In post-implant dosimetric evaluation of the index tumor, the delineation of gross visible area can be insufficient when using T2WI. There are also post-implant registration errors for CT and T2WI. Groenendaal et al. [12] reported an application of a 5-mm margin to MRI-delineated tumors to cover approximately 85-100% of the tumor. Therefore, we evaluated not only the post-implant F-GTV, but also the post-implant F-CTV, plus a 5-mm margin on MRI-based tumor delineation. In post-implant dosimetric analysis of focal LDR brachytherapy, it may be important to evaluate MRI-determined volume with an appropriate margin.

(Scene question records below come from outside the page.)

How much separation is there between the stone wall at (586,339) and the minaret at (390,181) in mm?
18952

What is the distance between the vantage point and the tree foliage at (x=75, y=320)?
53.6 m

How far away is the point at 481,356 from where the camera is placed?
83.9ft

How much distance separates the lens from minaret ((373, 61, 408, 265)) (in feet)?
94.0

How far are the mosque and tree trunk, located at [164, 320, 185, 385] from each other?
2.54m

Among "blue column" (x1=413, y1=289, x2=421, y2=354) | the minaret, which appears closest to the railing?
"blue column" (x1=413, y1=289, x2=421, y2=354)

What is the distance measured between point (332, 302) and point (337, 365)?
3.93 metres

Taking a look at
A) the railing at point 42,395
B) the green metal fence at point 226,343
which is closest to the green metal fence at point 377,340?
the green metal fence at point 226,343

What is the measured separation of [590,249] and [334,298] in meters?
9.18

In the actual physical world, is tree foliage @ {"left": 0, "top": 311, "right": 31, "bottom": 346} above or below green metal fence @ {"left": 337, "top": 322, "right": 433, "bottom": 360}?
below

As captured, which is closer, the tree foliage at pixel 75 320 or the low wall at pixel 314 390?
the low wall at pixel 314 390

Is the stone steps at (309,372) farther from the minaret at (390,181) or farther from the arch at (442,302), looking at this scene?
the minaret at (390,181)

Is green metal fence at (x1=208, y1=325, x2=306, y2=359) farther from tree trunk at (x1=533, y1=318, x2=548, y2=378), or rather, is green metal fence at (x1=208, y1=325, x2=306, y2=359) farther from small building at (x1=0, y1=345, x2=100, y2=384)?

Focal LDR brachytherapy may increase the risk of PSA failure due to the difficulty with dose delivery for small volumes, compared with conventional whole-gland prostate brachytherapy. The total number of sources is smaller in focal LDR brachytherapy than in whole-gland brachytherapy, and the influence of seed motion on each source can be greater.
Hemi-gland brachytherapy is an option for focal brachytherapy. It has been reported that the treatment-related toxicities and biochemical outcomes of hemi-gland LDR brachytherapy for unilateral localized prostate cancer are broadly similar to those of whole-gland brachytherapy. Although, post-implant dose to the urethra and rectum was significantly lower in hemi-gland brachytherapy, compared with whole-gland brachytherapy [22]. It is difficult to conclude which focal LDR brachytherapy (hemi-gland vs. MRI-based target) is superior at this time.
In the case of PSA failure, focal partial salvage prostate brachytherapy could be a recommended treatment option [23,24]. However, in our study, the one case of PSA failure had suspicious seminal vesicle recurrence according to mpMRI, and therefore was administered hormonal therapy at the patient’s request.
Focal brachytherapy may serve as a minimally invasive therapeutic option, particularly for patients with symptoms of bladder outlet obstruction. The NCCN guidelines [25] state that patients with such symptoms exhibit an increased risk of side effects after whole-gland prostate brachytherapy. The three patients in our study who were on alpha-blockers (to treat BPH) prior to brachytherapy, experienced no treatment-related genitourinary toxicity. However, there is a need to evaluate larger number of patients with symptoms of bladder outlet obstruction in a future multi-institutional study.
A limitation of this study was that no patient received prostate biopsy, such as 5-mm TTMB, after focal brachytherapy due to good PSA control. In this study, follow-up mpMRI was performed in 14 of the 19 patients (74%); the other 5 patients were followed for a short time, with no findings of local recurrence. However, it is difficult to diagnose local recurrence after radiation, since brachytherapy causes glandular atrophy and fibrosis, which reduces the signal intensity on T2WI, and artifacts caused by the sources can affect diffusion-weighted imaging [26].
Our patient numbers were small, and the follow-up interval was short; thus, it is difficult to draw robust conclusions. A randomized clinical study is required to evaluate the real efficacy and feasibility of focal LDR therapy for low- and intermediate-risk prostate cancer.